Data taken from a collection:
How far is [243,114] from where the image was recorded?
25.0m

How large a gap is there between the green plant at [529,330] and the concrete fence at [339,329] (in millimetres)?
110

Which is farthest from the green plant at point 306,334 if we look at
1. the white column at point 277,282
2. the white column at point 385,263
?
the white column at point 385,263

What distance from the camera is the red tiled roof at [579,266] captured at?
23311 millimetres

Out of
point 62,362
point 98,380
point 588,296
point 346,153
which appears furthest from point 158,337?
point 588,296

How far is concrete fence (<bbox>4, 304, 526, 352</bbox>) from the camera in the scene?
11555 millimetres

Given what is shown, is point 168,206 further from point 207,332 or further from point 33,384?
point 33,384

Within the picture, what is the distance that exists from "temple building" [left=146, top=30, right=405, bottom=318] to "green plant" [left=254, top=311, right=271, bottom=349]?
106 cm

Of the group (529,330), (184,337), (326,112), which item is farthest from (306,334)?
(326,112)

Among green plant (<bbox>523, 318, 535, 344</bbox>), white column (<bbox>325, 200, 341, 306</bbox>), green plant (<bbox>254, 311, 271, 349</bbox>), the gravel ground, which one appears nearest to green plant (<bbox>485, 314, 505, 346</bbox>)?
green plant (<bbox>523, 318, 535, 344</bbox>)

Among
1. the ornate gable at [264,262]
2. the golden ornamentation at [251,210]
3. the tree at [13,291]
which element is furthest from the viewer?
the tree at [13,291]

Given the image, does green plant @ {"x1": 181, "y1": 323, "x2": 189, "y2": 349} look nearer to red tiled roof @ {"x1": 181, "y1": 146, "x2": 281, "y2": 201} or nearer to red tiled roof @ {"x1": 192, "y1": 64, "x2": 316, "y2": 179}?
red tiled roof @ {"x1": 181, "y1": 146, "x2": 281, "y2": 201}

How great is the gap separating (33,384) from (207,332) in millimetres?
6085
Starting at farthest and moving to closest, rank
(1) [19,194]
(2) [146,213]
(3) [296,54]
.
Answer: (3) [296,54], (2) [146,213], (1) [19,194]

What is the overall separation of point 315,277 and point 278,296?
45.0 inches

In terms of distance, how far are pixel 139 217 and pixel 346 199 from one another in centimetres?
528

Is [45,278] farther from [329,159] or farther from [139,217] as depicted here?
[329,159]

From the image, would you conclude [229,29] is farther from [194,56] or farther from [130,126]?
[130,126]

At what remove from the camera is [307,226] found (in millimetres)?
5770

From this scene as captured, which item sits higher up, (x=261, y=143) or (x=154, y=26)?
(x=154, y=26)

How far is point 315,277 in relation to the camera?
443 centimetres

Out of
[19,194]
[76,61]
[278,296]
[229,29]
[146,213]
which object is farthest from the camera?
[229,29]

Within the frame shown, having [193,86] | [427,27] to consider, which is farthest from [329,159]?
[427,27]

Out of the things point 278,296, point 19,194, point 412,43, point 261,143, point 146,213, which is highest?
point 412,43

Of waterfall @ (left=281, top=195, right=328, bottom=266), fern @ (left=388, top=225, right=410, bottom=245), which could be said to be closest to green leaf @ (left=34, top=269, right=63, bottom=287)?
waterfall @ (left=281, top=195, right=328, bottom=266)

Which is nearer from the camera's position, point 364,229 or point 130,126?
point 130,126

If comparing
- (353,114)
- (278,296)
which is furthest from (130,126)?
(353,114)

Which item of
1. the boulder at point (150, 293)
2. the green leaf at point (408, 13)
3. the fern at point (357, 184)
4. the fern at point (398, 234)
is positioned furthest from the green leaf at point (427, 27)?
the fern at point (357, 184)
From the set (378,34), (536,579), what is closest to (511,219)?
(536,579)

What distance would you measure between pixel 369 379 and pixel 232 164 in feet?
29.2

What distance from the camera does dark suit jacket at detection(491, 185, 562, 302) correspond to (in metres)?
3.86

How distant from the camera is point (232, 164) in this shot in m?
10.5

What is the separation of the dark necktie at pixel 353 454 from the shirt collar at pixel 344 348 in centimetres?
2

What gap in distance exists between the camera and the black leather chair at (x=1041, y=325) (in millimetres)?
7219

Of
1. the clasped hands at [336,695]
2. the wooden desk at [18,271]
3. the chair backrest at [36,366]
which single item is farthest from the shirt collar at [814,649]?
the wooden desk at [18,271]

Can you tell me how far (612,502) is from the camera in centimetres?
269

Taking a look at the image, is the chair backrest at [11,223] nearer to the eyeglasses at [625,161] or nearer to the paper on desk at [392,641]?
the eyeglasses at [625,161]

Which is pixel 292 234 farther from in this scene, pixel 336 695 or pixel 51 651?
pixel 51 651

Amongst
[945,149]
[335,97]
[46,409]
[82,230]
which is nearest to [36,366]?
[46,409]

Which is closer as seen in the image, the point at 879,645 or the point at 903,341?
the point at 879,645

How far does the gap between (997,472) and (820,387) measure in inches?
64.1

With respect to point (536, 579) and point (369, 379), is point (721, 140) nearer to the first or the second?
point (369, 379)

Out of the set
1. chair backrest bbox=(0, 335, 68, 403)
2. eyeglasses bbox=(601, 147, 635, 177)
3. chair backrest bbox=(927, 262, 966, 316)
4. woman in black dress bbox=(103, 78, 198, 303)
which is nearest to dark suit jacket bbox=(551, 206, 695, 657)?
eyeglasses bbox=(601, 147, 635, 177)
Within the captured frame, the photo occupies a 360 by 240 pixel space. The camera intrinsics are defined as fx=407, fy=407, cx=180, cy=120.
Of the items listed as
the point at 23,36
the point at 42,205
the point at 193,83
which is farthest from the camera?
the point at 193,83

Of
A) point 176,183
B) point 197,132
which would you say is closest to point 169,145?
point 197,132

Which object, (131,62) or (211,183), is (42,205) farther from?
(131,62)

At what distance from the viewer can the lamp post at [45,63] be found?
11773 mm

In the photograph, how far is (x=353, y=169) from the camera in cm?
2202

-- Exercise instructions --
Please copy all of the records above word for word, without changing anything.

-- Answer to this exercise --
How far is [243,114] from where the image was recorded?
25.0m

How large a gap is there between the green plant at [529,330] and the concrete fence at [339,329] (in millimetres)?
110

Which is farthest from the green plant at point 306,334 if we look at
1. the white column at point 277,282
2. the white column at point 385,263
?
the white column at point 385,263

What distance from the camera is the red tiled roof at [579,266] captured at?
23311 millimetres

Out of
point 62,362
point 98,380
point 588,296
point 346,153
which appears furthest from point 158,337?
point 588,296

How far is concrete fence (<bbox>4, 304, 526, 352</bbox>) from the camera in the scene?
11555 millimetres

Given what is shown, is point 168,206 further from point 207,332 or further from point 33,384?
point 33,384

Within the picture, what is the distance that exists from "temple building" [left=146, top=30, right=405, bottom=318] to "green plant" [left=254, top=311, right=271, bottom=349]?
106 cm

Of the group (529,330), (184,337), (326,112), which item is farthest from (306,334)?
(326,112)

Among green plant (<bbox>523, 318, 535, 344</bbox>), white column (<bbox>325, 200, 341, 306</bbox>), green plant (<bbox>254, 311, 271, 349</bbox>), the gravel ground, which one appears nearest to green plant (<bbox>485, 314, 505, 346</bbox>)?
green plant (<bbox>523, 318, 535, 344</bbox>)

Among
1. the ornate gable at [264,262]
2. the golden ornamentation at [251,210]
3. the tree at [13,291]
which element is furthest from the viewer?
the tree at [13,291]

Given the image, does green plant @ {"x1": 181, "y1": 323, "x2": 189, "y2": 349} look nearer to red tiled roof @ {"x1": 181, "y1": 146, "x2": 281, "y2": 201} or nearer to red tiled roof @ {"x1": 192, "y1": 64, "x2": 316, "y2": 179}?
red tiled roof @ {"x1": 181, "y1": 146, "x2": 281, "y2": 201}

How great is the gap separating (33,384) from (207,332) in millimetres?
6085
Starting at farthest and moving to closest, rank
(1) [19,194]
(2) [146,213]
(3) [296,54]
.
Answer: (3) [296,54], (2) [146,213], (1) [19,194]

What is the overall separation of point 315,277 and point 278,296?
45.0 inches

In terms of distance, how far are pixel 139 217 and pixel 346 199 from one another in centimetres?
528

Is [45,278] farther from [329,159] or farther from [139,217] as depicted here?
[329,159]

From the image, would you conclude [229,29] is farther from [194,56] or farther from [130,126]?
[130,126]

At what remove from the camera is [307,226] found (in millimetres)?
5770

From this scene as captured, which item sits higher up, (x=261, y=143) or (x=154, y=26)?
(x=154, y=26)

How far is point 315,277 in relation to the camera?
443 centimetres

Out of
[19,194]
[76,61]
[278,296]
[229,29]
[146,213]
which object is farthest from the camera?
[229,29]

Within the frame shown, having [193,86] | [427,27] to consider, which is farthest from [329,159]?
[427,27]

Out of the things point 278,296, point 19,194, point 412,43, point 261,143, point 146,213, which is highest?
point 412,43

Of waterfall @ (left=281, top=195, right=328, bottom=266), fern @ (left=388, top=225, right=410, bottom=245), which could be said to be closest to green leaf @ (left=34, top=269, right=63, bottom=287)?
waterfall @ (left=281, top=195, right=328, bottom=266)

Which is nearer from the camera's position, point 364,229 or point 130,126?
point 130,126

If comparing
- (353,114)
- (278,296)
which is furthest from (130,126)?
(353,114)

Which item of
1. the boulder at point (150, 293)
2. the green leaf at point (408, 13)
3. the fern at point (357, 184)
4. the fern at point (398, 234)
is positioned furthest from the green leaf at point (427, 27)?
the fern at point (357, 184)
From the set (378,34), (536,579), what is closest to (511,219)?
(536,579)

What distance would you measure between pixel 369 379 and pixel 232 164 in feet?
29.2

What distance from the camera does dark suit jacket at detection(491, 185, 562, 302) correspond to (in metres)?
3.86

How distant from the camera is point (232, 164) in this shot in m?
10.5

What is the separation of the dark necktie at pixel 353 454 from the shirt collar at pixel 344 348 in centimetres?
2

What gap in distance exists between the camera and the black leather chair at (x=1041, y=325) (in millimetres)?
7219

Of
1. the clasped hands at [336,695]
2. the wooden desk at [18,271]
3. the chair backrest at [36,366]
which single item is farthest from the shirt collar at [814,649]?
the wooden desk at [18,271]

Can you tell me how far (612,502) is from the camera in centimetres?
269

Taking a look at the image, is the chair backrest at [11,223] nearer to the eyeglasses at [625,161] or nearer to the paper on desk at [392,641]?
the eyeglasses at [625,161]

Which is pixel 292 234 farther from in this scene, pixel 336 695 or pixel 51 651?
pixel 51 651

Amongst
[945,149]
[335,97]
[46,409]
[82,230]
which is nearest to [36,366]?
[46,409]

Which is closer as seen in the image, the point at 879,645 or the point at 903,341?
the point at 879,645

How far does the gap between (997,472) and (820,387) measure in inches?
64.1

With respect to point (536, 579) and point (369, 379), is point (721, 140) nearer to the first or the second?
point (369, 379)

Out of the set
1. chair backrest bbox=(0, 335, 68, 403)
2. eyeglasses bbox=(601, 147, 635, 177)
3. chair backrest bbox=(927, 262, 966, 316)
4. woman in black dress bbox=(103, 78, 198, 303)
which is nearest to dark suit jacket bbox=(551, 206, 695, 657)?
eyeglasses bbox=(601, 147, 635, 177)
Within the captured frame, the photo occupies a 360 by 240 pixel space. The camera intrinsics are defined as fx=407, fy=407, cx=180, cy=120.
Of the items listed as
the point at 23,36
the point at 42,205
the point at 193,83
which is farthest from the camera?
the point at 193,83

Of
A) point 176,183
B) point 197,132
which would you say is closest to point 169,145?
point 197,132

Which object, (131,62) or (211,183), is (42,205) farther from?
(131,62)

At what distance from the viewer can the lamp post at [45,63] be found?
11773 mm

In the photograph, how far is (x=353, y=169) from the camera in cm?
2202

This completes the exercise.